I am trying to run a script that will batch insert over 20 million records into a table 10,000 at a time. At the start of the run it seems to be working fine. Although once a number of records had already been inserted (270,000) the script began to slow done considerably. It took 23 hours to insert another 30,000 records. My best guess is that as the number of new records increases the part where the script checks to see if the new record already exist is taking much longer. I have created indexes of the tables used in the script but I need shave off run time for this script. Any help would be much appreciated. My script is below.
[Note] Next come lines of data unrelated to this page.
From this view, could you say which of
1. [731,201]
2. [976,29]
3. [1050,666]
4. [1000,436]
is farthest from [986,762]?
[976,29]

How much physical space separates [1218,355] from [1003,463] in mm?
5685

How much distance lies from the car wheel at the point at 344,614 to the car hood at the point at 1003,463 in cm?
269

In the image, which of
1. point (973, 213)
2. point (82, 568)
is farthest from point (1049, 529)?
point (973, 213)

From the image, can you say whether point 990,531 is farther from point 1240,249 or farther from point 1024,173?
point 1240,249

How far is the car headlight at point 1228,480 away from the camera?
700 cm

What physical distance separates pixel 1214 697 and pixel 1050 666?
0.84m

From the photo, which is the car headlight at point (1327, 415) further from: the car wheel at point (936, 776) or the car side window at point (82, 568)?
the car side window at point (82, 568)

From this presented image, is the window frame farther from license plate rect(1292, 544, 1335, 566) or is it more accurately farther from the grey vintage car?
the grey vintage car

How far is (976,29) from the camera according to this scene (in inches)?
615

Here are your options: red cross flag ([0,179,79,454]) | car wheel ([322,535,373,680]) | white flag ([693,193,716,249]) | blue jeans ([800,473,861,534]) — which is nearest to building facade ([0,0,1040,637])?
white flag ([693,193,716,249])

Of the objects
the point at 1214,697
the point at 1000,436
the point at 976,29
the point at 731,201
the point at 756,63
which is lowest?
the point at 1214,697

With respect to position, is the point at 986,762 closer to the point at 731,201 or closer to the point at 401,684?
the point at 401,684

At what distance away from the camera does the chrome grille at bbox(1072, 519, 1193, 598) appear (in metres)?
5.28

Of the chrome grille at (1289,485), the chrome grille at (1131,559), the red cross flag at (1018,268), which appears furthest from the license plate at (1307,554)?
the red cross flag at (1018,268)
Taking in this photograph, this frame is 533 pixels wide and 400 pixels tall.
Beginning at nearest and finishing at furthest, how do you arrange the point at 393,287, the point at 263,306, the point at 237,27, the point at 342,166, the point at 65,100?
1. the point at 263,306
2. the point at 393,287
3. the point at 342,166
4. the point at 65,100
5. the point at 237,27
CREATE NONCLUSTERED INDEX [plan2TMP] ON [dbo].[plan2]
(
[l_dr_plan1] ASC
)
INCLUDE
(
l_address,
l_provider
)ON [PRIMARY]
GO
CREATE NONCLUSTERED INDEX [nameTMP] ON [dbo].[name]
(
[dr_id],
[nationalid]
)ON [PRIMARY]
GO
CREATE NONCLUSTERED INDEX [plan1TMP] ON [dbo].[plan1]
(
[dr_id],
[cmt]
)ON [PRIMARY]
GO
DECLARE @BatchSize int = 10000
WHILE 1 = 1
BEGIN
INSERT INTO plan2(
l_dr_plan1
, l_address
, l_provider
)
SELECT TOP (@BatchSize)
dr1.link
,ad1.link
,dr.link
from plan1 dr1
INNER JOIN name dr ON dr1.dr_id = dr.dr_id
INNER JOIN name2 dr2 on dr2.nationalid = dr1.cmt
INNER JOIN address1 ad1 ON ad1.dr_id = dr2.dr_id
WHERE NOT EXISTS (
SELECT l_plan1
FROM plan2
WHERE ltrim(rtrim(dr1.link)) + ltrim(rtrim(ad1.link)) + ltrim(rtrim(dr.link)) = ltrim(rtrim(l_dr_plan1)) +ltrim(rtrim(l_address)) +ltrim(rtrim(l_provider))
)
AND dr1.cmt <> ''
IF @@ROWCOUNT < @BatchSize
BREAK
END
The source data isn't really bad. I could pull out the ltrim/rtrim without encountering any problems. The reason I have the concatenation is that I couldn't come up with a better way to compare the values I was inserting to the values that had already been inserted.
The link value is a unique column in each table (but not the PK or FK). The plan2 table references the links of the plan1, address1, and name tables to connect those records in the back end and show them together in the front end.
The purpose of inserting 10k at a time was that the log file grew so large it brought the server memory to about 10 mbs. With the batch it will commit records in chunks and keep the log file from expanding out of control.